#### Supplied text:
It is unknown how states will treat companies engaging in the hemp-derived product industry from a tax perspective. High taxes could
overwhelm our partner companies causing them to go out of business or raise prices for their services, which in turn may impact our revenues
and profits by forcing us to find different partners in more tax friendly areas or pay higher prices.
We
may not be able to obtain the necessary permits and authorizations to operate our business in the future. We may not be able
to obtain or maintain the necessary licenses, permits, authorizations, or accreditations for our business, or may only be able to do
so at great cost. In addition, we may not be able to comply fully with the wide variety of laws and regulations applicable to the cannabis
and hemp-derived product industries. Failure to comply with or to obtain the necessary licenses, permits, authorizations, or accreditations
could result in restrictions on our ability to operate, which could have a material adverse effect on our business.

#### Provided information:

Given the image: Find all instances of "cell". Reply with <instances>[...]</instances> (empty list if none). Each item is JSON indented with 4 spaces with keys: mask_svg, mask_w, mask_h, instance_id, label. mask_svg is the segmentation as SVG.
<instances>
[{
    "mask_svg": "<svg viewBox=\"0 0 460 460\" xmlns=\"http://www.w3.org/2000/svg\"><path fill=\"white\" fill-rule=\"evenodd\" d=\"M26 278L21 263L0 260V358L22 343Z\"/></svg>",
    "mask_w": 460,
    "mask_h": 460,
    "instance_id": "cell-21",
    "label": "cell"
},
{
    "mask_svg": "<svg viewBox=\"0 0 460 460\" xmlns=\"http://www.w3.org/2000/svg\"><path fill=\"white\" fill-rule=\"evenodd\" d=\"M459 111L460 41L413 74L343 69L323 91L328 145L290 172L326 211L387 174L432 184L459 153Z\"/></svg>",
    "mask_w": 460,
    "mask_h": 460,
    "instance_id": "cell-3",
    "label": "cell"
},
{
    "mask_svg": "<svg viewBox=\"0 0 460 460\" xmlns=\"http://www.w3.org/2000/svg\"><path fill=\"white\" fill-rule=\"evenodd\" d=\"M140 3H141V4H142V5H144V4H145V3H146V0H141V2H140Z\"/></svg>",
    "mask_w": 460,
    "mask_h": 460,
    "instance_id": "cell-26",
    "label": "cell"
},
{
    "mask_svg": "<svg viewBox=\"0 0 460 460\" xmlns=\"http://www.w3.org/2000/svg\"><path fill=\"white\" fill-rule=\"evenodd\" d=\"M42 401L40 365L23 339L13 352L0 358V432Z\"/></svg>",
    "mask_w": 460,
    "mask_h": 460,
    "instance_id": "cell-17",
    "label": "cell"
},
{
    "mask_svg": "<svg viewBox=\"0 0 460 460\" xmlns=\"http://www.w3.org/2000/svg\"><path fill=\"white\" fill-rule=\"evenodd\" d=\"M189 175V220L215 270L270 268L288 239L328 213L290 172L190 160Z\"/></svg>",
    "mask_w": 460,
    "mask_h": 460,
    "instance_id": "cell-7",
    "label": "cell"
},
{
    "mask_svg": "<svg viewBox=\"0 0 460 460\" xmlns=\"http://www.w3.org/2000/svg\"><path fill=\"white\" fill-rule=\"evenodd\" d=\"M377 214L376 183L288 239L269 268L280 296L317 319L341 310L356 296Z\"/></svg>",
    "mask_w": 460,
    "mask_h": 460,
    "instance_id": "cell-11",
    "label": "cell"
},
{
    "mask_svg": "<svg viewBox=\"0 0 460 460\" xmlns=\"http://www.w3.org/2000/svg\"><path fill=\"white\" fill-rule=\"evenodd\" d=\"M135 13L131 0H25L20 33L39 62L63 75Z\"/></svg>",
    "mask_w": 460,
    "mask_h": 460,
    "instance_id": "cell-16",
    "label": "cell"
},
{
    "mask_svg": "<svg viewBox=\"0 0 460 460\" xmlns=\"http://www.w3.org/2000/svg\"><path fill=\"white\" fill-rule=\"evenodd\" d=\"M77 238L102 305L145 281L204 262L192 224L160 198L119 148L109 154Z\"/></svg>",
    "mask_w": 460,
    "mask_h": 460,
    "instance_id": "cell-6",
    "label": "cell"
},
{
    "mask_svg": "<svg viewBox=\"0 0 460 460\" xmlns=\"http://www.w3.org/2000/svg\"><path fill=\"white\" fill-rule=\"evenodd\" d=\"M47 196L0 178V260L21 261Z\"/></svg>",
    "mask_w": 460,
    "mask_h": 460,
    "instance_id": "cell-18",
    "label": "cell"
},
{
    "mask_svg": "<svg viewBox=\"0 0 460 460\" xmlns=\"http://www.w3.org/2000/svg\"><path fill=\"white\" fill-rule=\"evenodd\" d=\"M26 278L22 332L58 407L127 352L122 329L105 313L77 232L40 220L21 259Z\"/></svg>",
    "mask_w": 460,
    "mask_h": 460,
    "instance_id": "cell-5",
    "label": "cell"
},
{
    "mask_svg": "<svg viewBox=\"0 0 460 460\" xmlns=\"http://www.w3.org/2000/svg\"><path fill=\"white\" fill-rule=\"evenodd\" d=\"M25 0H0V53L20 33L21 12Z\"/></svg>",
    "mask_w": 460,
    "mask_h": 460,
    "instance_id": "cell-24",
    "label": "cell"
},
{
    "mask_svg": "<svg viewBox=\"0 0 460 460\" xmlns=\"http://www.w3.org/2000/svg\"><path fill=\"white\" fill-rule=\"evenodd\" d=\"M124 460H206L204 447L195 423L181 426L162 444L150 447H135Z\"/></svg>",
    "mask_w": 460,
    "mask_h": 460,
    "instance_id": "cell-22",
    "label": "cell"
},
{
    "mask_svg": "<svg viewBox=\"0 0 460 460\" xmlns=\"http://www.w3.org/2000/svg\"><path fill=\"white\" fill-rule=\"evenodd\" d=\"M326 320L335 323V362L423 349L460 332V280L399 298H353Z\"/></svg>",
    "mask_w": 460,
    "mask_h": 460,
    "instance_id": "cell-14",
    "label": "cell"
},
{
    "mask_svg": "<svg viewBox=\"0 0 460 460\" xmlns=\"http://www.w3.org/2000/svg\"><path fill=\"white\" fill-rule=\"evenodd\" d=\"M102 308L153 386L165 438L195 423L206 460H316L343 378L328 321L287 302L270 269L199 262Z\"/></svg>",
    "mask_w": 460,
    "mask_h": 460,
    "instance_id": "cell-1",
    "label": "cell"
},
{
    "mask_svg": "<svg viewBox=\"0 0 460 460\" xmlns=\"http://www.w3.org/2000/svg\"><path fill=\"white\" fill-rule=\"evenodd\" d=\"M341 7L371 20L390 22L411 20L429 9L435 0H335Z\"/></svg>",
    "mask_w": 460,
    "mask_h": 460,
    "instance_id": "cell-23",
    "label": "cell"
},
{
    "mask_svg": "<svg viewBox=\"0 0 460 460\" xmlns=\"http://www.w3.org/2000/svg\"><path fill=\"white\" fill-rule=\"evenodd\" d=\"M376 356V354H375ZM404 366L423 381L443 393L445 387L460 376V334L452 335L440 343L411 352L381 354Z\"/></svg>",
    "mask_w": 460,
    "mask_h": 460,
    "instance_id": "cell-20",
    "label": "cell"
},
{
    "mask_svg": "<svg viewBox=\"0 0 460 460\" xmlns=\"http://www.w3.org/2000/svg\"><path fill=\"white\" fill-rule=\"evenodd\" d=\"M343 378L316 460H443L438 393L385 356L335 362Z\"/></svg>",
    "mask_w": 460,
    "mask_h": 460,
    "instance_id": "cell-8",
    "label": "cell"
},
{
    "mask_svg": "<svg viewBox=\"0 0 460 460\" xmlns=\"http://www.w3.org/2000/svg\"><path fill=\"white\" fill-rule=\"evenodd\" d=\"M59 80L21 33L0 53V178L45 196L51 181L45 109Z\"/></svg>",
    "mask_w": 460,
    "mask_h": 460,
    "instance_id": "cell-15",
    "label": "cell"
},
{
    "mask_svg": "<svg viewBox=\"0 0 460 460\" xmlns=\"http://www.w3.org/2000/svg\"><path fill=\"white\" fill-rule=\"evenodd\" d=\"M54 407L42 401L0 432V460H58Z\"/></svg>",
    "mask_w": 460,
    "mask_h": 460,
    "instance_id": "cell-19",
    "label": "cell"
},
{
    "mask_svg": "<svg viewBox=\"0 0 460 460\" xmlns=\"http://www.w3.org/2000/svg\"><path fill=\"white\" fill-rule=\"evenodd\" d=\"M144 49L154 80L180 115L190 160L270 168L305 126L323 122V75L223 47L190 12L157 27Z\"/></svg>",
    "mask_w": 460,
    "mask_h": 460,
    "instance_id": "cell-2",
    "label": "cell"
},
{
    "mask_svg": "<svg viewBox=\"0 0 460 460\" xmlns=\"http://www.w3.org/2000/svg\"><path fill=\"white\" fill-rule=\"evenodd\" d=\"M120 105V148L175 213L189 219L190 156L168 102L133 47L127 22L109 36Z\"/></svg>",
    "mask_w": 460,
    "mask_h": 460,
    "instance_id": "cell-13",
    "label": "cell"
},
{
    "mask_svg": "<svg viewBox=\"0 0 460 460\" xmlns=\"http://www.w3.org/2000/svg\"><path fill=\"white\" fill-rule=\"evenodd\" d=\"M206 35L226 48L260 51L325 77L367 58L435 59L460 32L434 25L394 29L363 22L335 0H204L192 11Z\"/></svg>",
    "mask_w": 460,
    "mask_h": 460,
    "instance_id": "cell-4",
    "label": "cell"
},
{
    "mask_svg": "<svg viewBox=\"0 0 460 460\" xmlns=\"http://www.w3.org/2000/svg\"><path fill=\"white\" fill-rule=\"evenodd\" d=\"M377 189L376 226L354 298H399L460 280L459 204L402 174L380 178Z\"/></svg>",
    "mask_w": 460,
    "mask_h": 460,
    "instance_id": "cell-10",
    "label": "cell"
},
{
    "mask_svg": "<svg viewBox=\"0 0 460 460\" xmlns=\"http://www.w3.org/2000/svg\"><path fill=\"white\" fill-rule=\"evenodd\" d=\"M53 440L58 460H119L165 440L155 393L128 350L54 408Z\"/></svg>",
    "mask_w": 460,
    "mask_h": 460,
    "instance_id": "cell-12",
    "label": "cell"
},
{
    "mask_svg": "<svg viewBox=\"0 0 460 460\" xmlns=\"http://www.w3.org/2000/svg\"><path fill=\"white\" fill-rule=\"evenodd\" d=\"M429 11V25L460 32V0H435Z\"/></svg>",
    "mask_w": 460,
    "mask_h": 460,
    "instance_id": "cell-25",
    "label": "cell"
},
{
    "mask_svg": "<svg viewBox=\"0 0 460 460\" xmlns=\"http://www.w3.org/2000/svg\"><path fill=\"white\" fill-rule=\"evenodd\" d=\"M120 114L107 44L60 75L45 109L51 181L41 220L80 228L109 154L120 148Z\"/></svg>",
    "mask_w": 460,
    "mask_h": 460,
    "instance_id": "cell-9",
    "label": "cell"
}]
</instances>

#### Requests:
(A) Summarize the excerpt on hemp-industry risks in two sentences.
(B) Answer these questions from the excerpt on hemp-industry risks:
(i) What could high taxes cause partner companies to do?
(ii) At what cost might the company only be able to obtain its licenses and permits?
(iii) Which two industries are named as subject to a wide variety of laws and regulations?
(C) Rewrite the paragraph of the excerpt on hemp-industry risks that begins "We may not be able to obtain the necessary permits" as a short bulleted list that keeps its main facts.
The records have no connection to the text.

#### Answers for the tasks:
(A) How states will tax companies in the hemp-derived product industry is unknown, and high taxes could put partner companies out of business or make them raise prices, which could force the company to find new partners or pay more. The company may also fail to obtain or keep the licenses and permits it needs, or to fully comply with cannabis and hemp laws, which could restrict its operations and materially harm its business.

(B)
(i) Go out of business or raise prices for their services.
(ii) At great cost.
(iii) The cannabis industry and the hemp-derived product industry.

(C)
- The company may be unable to obtain or maintain the licenses, permits, authorizations, or accreditations its business needs, or may obtain them only at great cost.
- It may not fully comply with the many laws and regulations that apply to the cannabis and hemp-derived product industries.
- Failing to comply, or to obtain these approvals, could restrict its ability to operate and have a material adverse effect on its business.